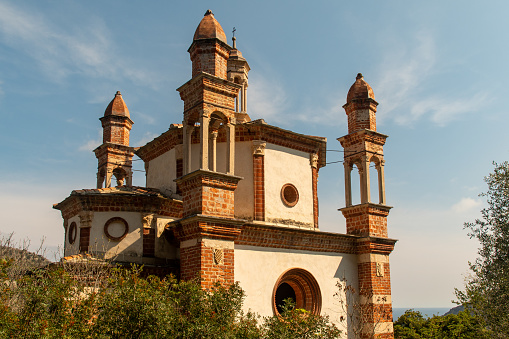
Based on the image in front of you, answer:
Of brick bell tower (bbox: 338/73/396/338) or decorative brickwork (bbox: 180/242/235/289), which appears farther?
brick bell tower (bbox: 338/73/396/338)

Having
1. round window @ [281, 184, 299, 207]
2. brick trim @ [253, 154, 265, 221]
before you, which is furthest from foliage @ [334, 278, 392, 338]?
brick trim @ [253, 154, 265, 221]

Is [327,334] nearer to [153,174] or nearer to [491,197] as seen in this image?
[491,197]

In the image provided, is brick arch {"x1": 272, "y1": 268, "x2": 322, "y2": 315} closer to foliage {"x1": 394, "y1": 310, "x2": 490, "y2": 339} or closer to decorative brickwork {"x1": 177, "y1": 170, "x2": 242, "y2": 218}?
decorative brickwork {"x1": 177, "y1": 170, "x2": 242, "y2": 218}

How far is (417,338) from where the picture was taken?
1762 cm

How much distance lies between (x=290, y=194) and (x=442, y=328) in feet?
30.4

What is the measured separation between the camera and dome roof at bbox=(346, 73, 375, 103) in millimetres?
16500

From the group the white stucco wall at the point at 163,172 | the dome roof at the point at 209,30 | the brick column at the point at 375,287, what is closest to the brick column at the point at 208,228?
the white stucco wall at the point at 163,172

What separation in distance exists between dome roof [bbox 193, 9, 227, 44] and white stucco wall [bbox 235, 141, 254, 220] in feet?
10.9

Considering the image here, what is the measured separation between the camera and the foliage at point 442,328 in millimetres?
17656

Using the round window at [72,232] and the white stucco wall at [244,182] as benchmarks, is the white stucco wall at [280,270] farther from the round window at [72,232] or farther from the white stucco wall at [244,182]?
the round window at [72,232]

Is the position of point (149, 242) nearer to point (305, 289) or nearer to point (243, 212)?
point (243, 212)

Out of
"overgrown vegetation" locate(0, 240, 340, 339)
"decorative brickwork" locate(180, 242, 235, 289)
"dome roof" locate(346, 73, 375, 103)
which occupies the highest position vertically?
"dome roof" locate(346, 73, 375, 103)

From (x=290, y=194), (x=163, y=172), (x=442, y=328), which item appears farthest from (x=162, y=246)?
(x=442, y=328)

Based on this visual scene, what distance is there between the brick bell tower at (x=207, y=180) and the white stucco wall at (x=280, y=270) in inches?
35.1
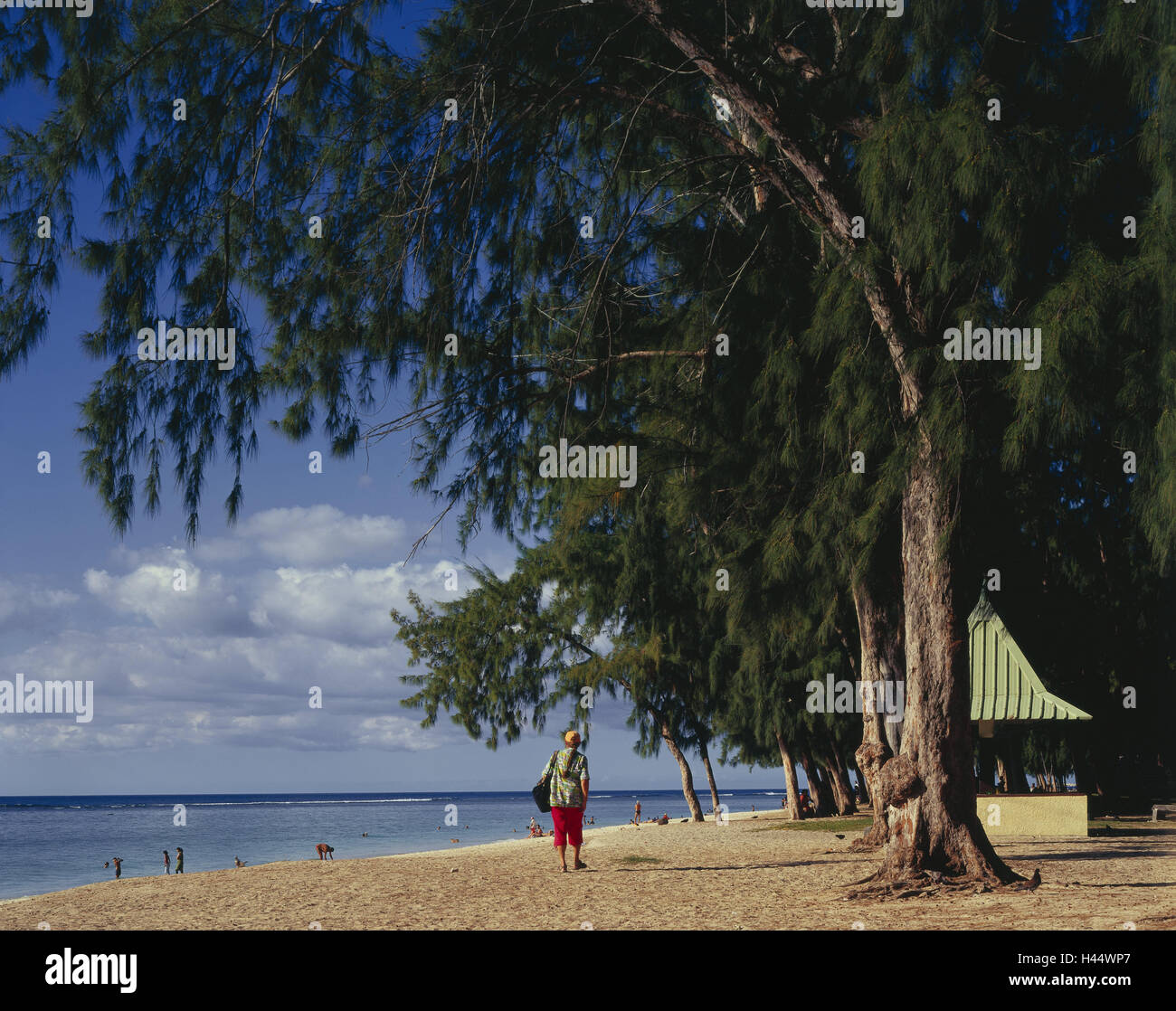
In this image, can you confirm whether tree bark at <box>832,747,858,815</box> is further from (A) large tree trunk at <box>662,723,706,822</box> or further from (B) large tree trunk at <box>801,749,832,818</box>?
(A) large tree trunk at <box>662,723,706,822</box>

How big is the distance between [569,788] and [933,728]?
4286mm

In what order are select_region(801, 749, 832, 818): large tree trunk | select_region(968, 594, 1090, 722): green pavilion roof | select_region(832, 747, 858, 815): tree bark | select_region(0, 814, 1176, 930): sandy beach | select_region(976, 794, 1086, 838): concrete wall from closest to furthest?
select_region(0, 814, 1176, 930): sandy beach
select_region(976, 794, 1086, 838): concrete wall
select_region(968, 594, 1090, 722): green pavilion roof
select_region(832, 747, 858, 815): tree bark
select_region(801, 749, 832, 818): large tree trunk

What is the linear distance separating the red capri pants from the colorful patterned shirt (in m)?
0.10

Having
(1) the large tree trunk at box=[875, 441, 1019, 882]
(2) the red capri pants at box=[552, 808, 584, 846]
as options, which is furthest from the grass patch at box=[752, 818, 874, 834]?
(1) the large tree trunk at box=[875, 441, 1019, 882]

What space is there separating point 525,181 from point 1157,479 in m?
6.94

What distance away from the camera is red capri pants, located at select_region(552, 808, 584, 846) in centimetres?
1338

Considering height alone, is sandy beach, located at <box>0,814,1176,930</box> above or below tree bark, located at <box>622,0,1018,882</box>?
below

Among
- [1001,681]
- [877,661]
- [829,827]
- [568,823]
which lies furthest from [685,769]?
[568,823]

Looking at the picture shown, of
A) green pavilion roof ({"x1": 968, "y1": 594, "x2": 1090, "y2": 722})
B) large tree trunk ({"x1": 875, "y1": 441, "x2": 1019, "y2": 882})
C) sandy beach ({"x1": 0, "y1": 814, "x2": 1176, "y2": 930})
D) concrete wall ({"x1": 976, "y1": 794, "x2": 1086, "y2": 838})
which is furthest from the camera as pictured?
green pavilion roof ({"x1": 968, "y1": 594, "x2": 1090, "y2": 722})

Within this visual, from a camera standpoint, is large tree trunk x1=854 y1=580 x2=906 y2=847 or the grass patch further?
the grass patch

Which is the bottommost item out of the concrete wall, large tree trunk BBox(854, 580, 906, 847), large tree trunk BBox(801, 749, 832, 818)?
large tree trunk BBox(801, 749, 832, 818)

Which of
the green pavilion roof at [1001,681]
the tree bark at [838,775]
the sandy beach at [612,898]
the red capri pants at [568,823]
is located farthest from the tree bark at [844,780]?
the red capri pants at [568,823]

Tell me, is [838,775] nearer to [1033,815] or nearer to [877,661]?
[1033,815]

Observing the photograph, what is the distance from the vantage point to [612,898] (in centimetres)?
1037
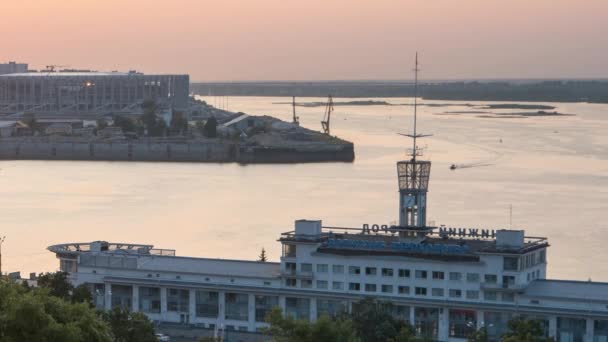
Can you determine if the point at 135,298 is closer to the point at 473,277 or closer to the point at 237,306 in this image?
the point at 237,306

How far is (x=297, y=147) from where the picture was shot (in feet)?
102

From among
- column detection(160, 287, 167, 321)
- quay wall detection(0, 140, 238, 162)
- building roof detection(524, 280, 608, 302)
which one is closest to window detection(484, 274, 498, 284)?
building roof detection(524, 280, 608, 302)

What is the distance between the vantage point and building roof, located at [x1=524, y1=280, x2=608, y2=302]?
860 cm

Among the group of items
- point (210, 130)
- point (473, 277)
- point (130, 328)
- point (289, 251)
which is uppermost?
point (210, 130)

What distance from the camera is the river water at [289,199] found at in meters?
14.4

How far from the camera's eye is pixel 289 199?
64.0ft

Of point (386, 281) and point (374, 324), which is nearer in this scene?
point (374, 324)

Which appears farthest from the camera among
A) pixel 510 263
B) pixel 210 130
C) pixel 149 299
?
pixel 210 130

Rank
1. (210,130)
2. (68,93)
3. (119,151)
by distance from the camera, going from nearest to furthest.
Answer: (119,151)
(210,130)
(68,93)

# # #

- **YOUR INSTRUCTIONS**
Repeat the rows word for word, from the line with "Which is the" through the last row, including both ends. Leave the pictures out.

- **OUTPUT OF THE EXERCISE**
Which is the bottommost item out of the concrete wall, large tree trunk BBox(854, 580, 906, 847), large tree trunk BBox(801, 749, 832, 818)?
large tree trunk BBox(801, 749, 832, 818)

Which of
the green pavilion roof at [1001,681]
the tree bark at [838,775]
the sandy beach at [612,898]
the red capri pants at [568,823]
is located farthest from the tree bark at [844,780]?
the red capri pants at [568,823]

Tell me, is [838,775] nearer to [1033,815] or nearer to [877,661]?
[1033,815]

Observing the photograph, what is the distance from the vantage point to [612,898] (in centimetres)?
1037
Can you determine if the point at 135,298 is closer to the point at 473,277 or closer to the point at 237,306 in this image?
the point at 237,306

How far is (x=297, y=147) from where the picture was shot (in feet)?
102

From among
- column detection(160, 287, 167, 321)
- quay wall detection(0, 140, 238, 162)
- building roof detection(524, 280, 608, 302)
which one is closest to window detection(484, 274, 498, 284)?
building roof detection(524, 280, 608, 302)

What is the distance between the vantage point and building roof, located at [x1=524, y1=280, x2=608, y2=302]?
860 cm

Among the group of items
- point (210, 130)
- point (473, 277)
- point (130, 328)
- point (289, 251)
which is uppermost?
point (210, 130)

What distance from the camera is the river water at [289,199] found at in meters?
14.4

How far from the camera's eye is pixel 289 199?
64.0ft

Of point (386, 281) and point (374, 324), which is nearer in this scene?
point (374, 324)

Which appears farthest from the camera among
A) pixel 510 263
B) pixel 210 130
C) pixel 149 299
?
pixel 210 130

Rank
1. (210,130)
2. (68,93)
3. (119,151)
by distance from the camera, going from nearest to furthest.
Answer: (119,151)
(210,130)
(68,93)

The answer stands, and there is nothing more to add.